Clan MacNab got its name from the Gaelic Mac an Abu which means ‘the son of abbot’. Because of this, it is strongly believed that the Clan MacNab founder was of a clerical profession. The clan offers a rich and colourful history as they started as a large clan in the 13th century.

The History of Clan MacNab

In the early days, Clan MacNab and the MacDougalls opposed the struggle of Robert the Bruce for the Scottish crown. Robert the Bruce had many fights with the MacDougalls, who were strongly supported by Clan MacNab, particularly during the Battle of Dalry. This fight took place back in 1306 and MacDougall and Clan MacNab were victorious.

Despite this, Bruce continued to become the King and his troops took aim at the Macnabs and destroyed all family writs.
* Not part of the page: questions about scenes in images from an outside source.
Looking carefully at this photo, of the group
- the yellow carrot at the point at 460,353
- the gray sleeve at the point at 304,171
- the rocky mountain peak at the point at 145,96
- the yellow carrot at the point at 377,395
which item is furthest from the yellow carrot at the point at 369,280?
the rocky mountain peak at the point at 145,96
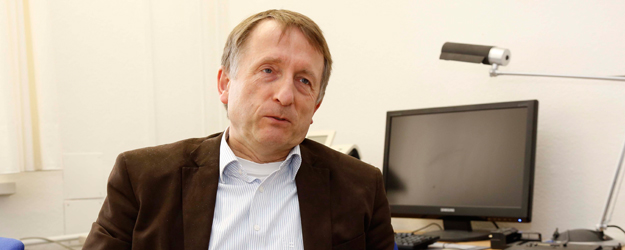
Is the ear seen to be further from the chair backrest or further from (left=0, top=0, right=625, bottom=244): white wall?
(left=0, top=0, right=625, bottom=244): white wall

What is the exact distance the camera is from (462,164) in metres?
1.96

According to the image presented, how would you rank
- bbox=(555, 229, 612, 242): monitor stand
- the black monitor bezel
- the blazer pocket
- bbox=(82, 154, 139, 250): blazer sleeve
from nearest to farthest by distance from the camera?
bbox=(82, 154, 139, 250): blazer sleeve, the blazer pocket, bbox=(555, 229, 612, 242): monitor stand, the black monitor bezel

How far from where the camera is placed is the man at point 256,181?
1.06 meters

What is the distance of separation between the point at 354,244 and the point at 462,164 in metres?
0.94

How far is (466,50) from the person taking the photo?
1859 mm

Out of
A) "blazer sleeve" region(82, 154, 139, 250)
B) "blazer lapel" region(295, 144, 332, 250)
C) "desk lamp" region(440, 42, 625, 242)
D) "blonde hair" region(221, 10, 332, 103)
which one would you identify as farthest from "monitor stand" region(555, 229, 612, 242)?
"blazer sleeve" region(82, 154, 139, 250)

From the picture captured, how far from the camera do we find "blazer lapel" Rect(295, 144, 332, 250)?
3.62 feet

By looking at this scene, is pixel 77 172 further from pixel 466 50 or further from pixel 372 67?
pixel 466 50

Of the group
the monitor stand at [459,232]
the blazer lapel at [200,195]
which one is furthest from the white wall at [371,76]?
the blazer lapel at [200,195]

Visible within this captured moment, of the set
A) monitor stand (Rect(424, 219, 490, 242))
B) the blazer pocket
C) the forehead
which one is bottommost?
monitor stand (Rect(424, 219, 490, 242))

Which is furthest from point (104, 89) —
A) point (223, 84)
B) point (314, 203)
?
point (314, 203)

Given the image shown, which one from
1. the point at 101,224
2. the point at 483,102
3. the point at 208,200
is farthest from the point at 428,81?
the point at 101,224

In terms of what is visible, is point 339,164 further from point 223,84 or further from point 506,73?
point 506,73

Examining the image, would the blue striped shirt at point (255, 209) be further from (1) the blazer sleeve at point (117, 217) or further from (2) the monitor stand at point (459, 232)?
(2) the monitor stand at point (459, 232)
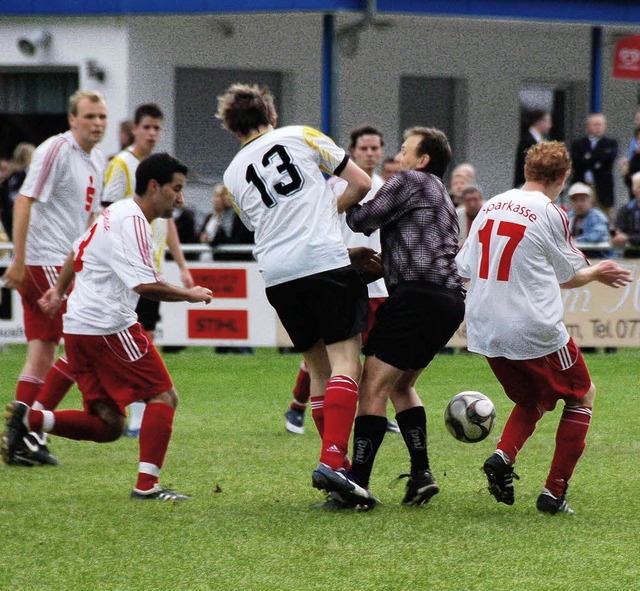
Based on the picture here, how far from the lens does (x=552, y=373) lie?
6.34 metres

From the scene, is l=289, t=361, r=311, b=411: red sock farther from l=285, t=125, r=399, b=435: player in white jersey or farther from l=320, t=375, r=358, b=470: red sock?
l=320, t=375, r=358, b=470: red sock

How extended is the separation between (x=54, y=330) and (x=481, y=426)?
289 cm

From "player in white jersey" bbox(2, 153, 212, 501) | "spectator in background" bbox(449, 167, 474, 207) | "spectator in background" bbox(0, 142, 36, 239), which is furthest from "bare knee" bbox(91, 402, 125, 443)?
"spectator in background" bbox(0, 142, 36, 239)

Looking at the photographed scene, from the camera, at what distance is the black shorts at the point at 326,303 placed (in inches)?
253

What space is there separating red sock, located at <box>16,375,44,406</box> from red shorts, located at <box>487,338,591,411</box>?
3.13 m

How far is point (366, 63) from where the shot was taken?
21.3 metres

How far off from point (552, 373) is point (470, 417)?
67 cm

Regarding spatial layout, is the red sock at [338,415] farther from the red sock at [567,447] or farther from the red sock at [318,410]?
the red sock at [567,447]

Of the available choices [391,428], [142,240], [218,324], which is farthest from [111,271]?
[218,324]

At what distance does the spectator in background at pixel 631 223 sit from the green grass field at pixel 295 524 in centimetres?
512

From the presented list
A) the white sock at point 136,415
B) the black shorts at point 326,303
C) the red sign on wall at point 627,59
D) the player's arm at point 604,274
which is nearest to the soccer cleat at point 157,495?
the black shorts at point 326,303

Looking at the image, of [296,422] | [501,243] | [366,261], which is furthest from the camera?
[296,422]

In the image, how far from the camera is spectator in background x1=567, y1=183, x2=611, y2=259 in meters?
14.3

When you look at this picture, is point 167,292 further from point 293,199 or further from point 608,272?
point 608,272
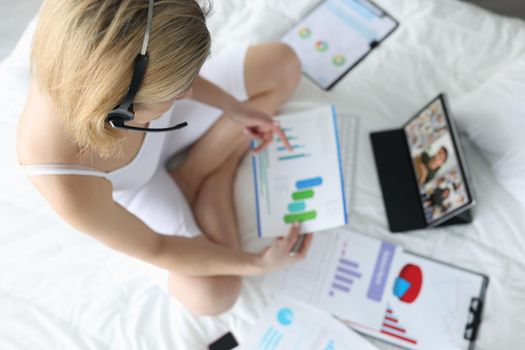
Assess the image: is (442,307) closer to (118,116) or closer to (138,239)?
(138,239)

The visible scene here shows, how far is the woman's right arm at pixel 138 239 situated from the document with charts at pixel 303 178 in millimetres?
57

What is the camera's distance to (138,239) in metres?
0.83

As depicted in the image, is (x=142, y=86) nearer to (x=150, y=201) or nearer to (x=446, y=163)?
(x=150, y=201)

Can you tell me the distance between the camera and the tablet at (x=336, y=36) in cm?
128

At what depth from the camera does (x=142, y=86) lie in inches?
21.6

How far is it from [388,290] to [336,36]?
2.42 ft

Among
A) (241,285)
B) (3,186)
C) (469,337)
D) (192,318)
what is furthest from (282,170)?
(3,186)

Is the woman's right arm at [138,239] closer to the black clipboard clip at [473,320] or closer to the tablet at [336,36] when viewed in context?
the black clipboard clip at [473,320]

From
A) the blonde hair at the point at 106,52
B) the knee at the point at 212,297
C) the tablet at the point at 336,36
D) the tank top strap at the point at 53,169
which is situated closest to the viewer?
the blonde hair at the point at 106,52

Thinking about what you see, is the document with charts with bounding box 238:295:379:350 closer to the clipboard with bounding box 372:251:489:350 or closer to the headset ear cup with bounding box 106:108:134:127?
the clipboard with bounding box 372:251:489:350

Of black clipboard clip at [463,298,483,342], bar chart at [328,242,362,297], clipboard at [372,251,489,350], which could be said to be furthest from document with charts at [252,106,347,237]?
black clipboard clip at [463,298,483,342]

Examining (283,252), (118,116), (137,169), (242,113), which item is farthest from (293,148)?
(118,116)

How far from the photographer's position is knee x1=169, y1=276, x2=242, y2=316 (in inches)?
38.4

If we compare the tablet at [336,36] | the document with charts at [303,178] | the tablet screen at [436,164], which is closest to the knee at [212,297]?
the document with charts at [303,178]
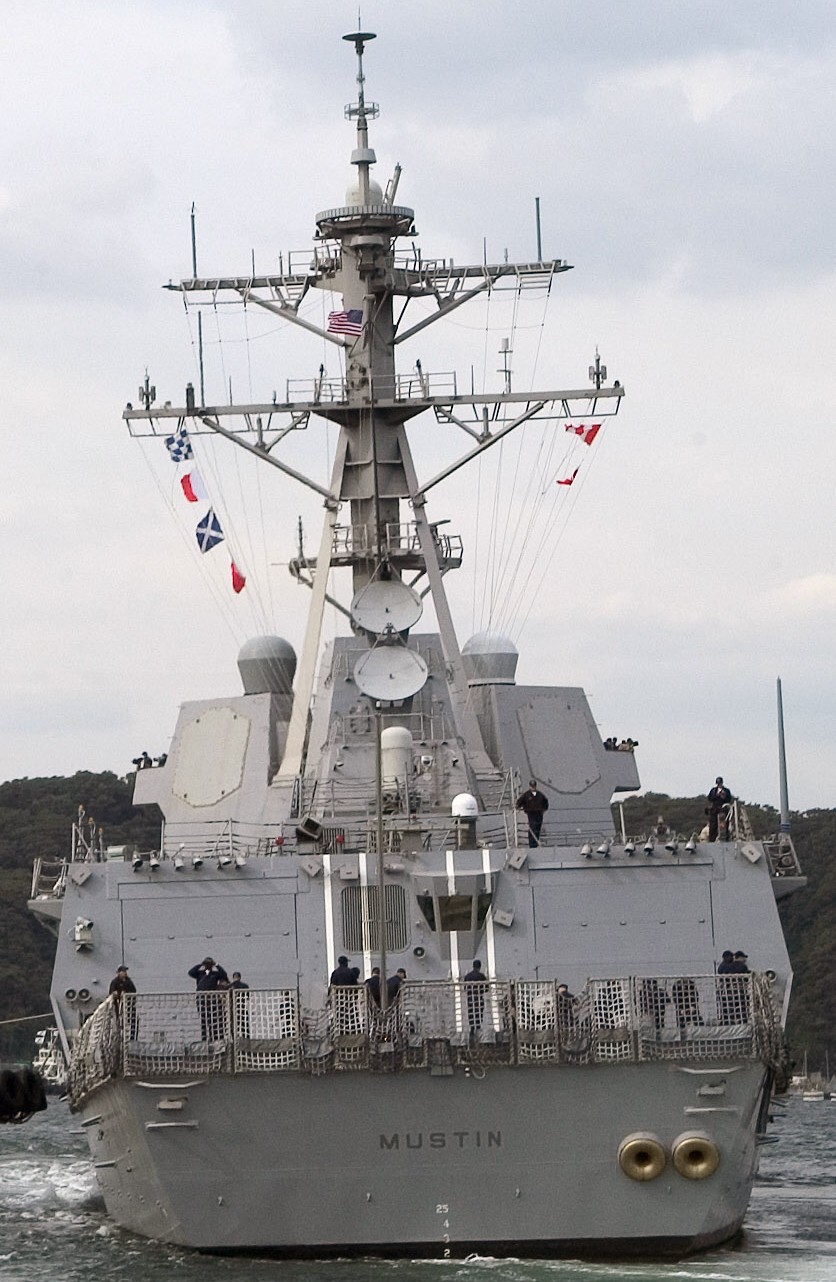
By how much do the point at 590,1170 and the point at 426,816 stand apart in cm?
538

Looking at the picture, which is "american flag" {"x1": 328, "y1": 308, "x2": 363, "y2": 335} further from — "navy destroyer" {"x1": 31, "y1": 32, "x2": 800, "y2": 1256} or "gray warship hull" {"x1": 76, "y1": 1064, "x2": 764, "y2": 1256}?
"gray warship hull" {"x1": 76, "y1": 1064, "x2": 764, "y2": 1256}

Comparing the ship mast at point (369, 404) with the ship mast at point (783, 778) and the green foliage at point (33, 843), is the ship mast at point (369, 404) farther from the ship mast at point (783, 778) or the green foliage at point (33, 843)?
the green foliage at point (33, 843)

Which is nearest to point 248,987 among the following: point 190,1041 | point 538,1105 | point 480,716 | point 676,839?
point 190,1041

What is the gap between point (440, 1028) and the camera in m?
22.4

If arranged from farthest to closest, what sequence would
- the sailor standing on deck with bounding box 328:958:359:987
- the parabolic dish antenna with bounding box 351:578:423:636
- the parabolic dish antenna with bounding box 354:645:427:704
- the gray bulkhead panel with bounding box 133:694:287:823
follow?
1. the gray bulkhead panel with bounding box 133:694:287:823
2. the parabolic dish antenna with bounding box 351:578:423:636
3. the parabolic dish antenna with bounding box 354:645:427:704
4. the sailor standing on deck with bounding box 328:958:359:987

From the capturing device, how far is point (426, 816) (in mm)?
26625

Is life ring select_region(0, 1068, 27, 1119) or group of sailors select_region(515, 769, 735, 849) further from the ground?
group of sailors select_region(515, 769, 735, 849)

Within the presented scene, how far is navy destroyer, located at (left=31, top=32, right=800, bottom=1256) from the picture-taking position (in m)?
22.2

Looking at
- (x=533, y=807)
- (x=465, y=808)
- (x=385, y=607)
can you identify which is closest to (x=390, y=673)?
(x=385, y=607)

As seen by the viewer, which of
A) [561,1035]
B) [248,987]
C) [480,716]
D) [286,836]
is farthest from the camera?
[480,716]

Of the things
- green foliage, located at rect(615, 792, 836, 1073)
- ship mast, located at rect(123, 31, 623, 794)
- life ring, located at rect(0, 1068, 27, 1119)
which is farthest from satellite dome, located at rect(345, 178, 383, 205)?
green foliage, located at rect(615, 792, 836, 1073)

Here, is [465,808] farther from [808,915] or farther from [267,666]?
[808,915]

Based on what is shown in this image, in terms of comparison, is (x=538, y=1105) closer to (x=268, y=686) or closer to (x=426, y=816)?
(x=426, y=816)

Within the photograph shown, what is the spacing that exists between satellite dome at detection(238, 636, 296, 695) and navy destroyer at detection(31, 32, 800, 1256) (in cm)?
4
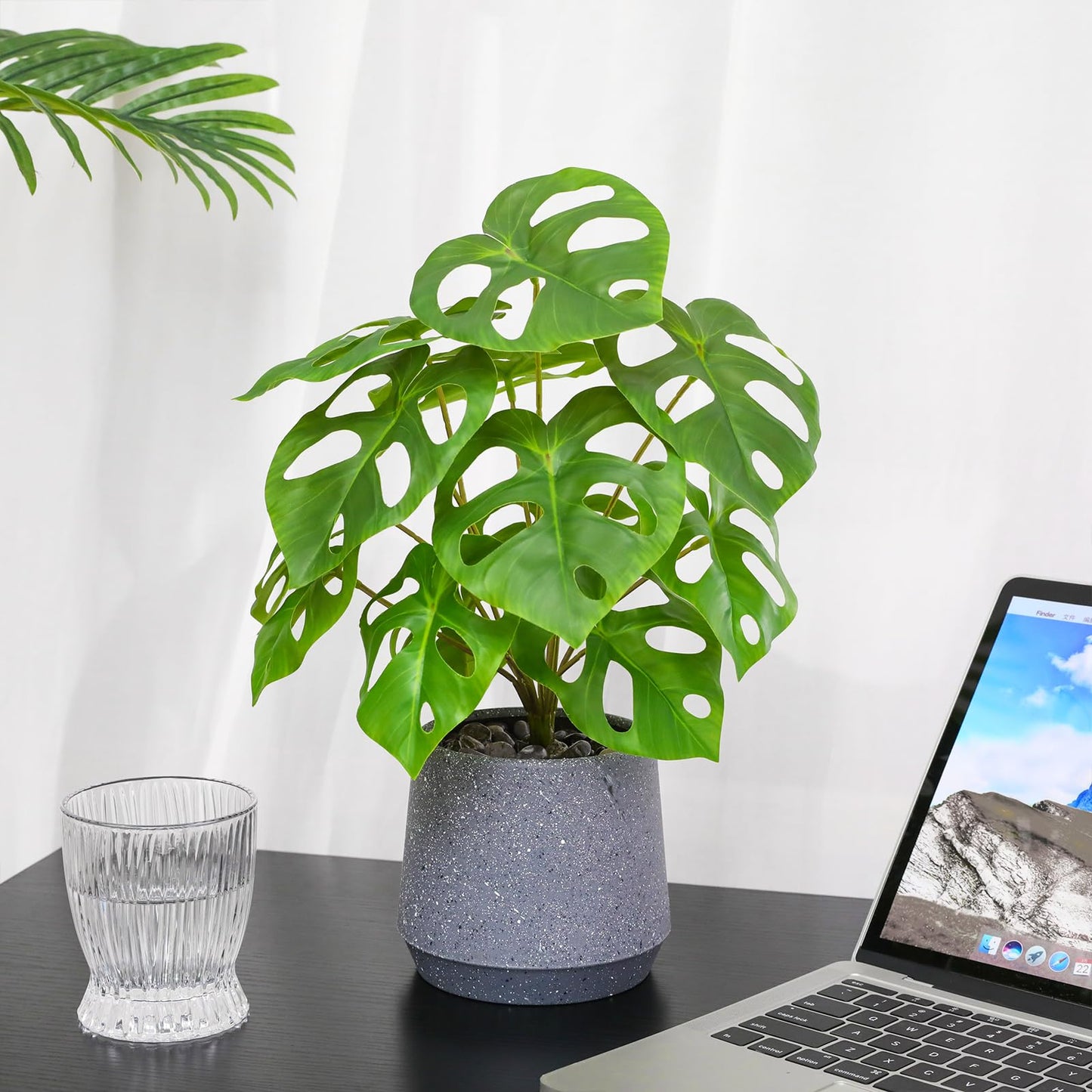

There are records of the Macnabs from the early 16 th century, which include Finlay MacNab who was the clan’s chief at the time. He received a charter in 1502, and his son witnessed a charter from the King to a Duncan Campbell in 1511.

The chief passed away in 1525 at Eilan Ran and was buried at Killin. His son, also Finlay MacNab, was the sixth ‘laird’ and mortgaged the family lands of Ewer and Leiragan to Campbell of Glenorchy. The seventh ‘laird’ was also Finlay who underwent a violent feud with Clan MacNeish.

The MacNabs and MacNeishes fought many battles with varying success at either side, with final seeing the MacNabs victorious at Glenboultachan.

During the Civil War, the MacNabs supported Charles I and fought alongside James Graham, who was the 1 st marquess of Montrose. After a successful fight at the Battle of Kilsyth, Clan MacNab was given command of the Kincardine Castle near to Auchterarder.

After many feuds and battles over the years, the land of the MacNab’s ravaged. So, once again, their papers were lost. The final of the MacNab Clan relocated to Canada and sold his last possessions, including the Dreadnought Hotel in Callander. Today, the chief memorial of Clan MacNab is the picturesque burial place in the trees at Inch Buidhe.